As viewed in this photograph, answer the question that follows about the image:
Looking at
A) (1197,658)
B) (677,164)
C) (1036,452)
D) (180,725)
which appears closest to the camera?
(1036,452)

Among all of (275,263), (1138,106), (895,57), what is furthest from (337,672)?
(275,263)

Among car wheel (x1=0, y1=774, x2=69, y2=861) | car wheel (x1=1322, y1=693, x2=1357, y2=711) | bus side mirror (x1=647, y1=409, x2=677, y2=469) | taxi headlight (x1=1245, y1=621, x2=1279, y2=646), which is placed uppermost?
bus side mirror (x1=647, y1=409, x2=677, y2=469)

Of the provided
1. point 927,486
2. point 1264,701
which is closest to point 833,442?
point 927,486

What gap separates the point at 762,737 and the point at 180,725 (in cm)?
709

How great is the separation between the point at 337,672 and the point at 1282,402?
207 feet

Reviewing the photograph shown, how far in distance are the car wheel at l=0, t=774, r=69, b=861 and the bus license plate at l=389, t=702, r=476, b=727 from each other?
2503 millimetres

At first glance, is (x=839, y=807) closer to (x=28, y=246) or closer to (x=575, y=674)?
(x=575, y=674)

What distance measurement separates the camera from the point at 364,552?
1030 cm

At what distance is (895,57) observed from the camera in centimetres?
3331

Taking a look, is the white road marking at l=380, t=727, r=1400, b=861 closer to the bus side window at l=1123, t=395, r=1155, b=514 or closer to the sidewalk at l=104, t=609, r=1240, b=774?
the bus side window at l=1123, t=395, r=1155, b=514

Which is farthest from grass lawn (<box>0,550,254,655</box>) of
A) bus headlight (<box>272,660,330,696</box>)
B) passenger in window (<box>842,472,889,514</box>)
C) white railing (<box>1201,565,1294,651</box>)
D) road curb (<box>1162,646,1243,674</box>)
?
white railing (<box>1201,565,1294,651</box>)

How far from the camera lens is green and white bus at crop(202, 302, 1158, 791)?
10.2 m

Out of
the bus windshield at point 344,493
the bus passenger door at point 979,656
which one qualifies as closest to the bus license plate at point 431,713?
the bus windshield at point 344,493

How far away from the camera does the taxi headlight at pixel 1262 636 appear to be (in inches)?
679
_ _ _
> [Directive]: Can you pull out every line of the data, verbatim, from the line containing "What gap separates" up to and including the last line of the data?

> [Worked answer]:
What gap separates the point at 762,737 and the point at 180,725 (in cm)?
709

How great is the separation between the point at 337,672 and the point at 1282,402?
207 feet

Reviewing the photograph shown, how far in distance are the car wheel at l=0, t=774, r=69, b=861 and the bus license plate at l=389, t=702, r=476, b=727 from each other?
2503 millimetres

At first glance, is (x=839, y=807) closer to (x=28, y=246) or closer to (x=575, y=674)?
(x=575, y=674)

What distance measurement separates the camera from the point at 364,552?
1030 cm

At what distance is (895,57) observed from the camera in centimetres?
3331

Taking a look, is the white road marking at l=380, t=727, r=1400, b=861 closer to the bus side window at l=1123, t=395, r=1155, b=514 or closer to the sidewalk at l=104, t=609, r=1240, b=774?
the bus side window at l=1123, t=395, r=1155, b=514

Which is farthest from grass lawn (<box>0,550,254,655</box>) of
A) bus headlight (<box>272,660,330,696</box>)
B) passenger in window (<box>842,472,889,514</box>)
C) white railing (<box>1201,565,1294,651</box>)
D) road curb (<box>1162,646,1243,674</box>)
?
white railing (<box>1201,565,1294,651</box>)

How far from the camera lens is green and white bus at crop(202, 302, 1158, 791)?
10.2 m

Out of
the bus windshield at point 344,493
the bus passenger door at point 979,656
which one qualifies as closest to the bus license plate at point 431,713?
the bus windshield at point 344,493

How far away from the camera does the taxi headlight at pixel 1262 636 appear to be (in inches)?
679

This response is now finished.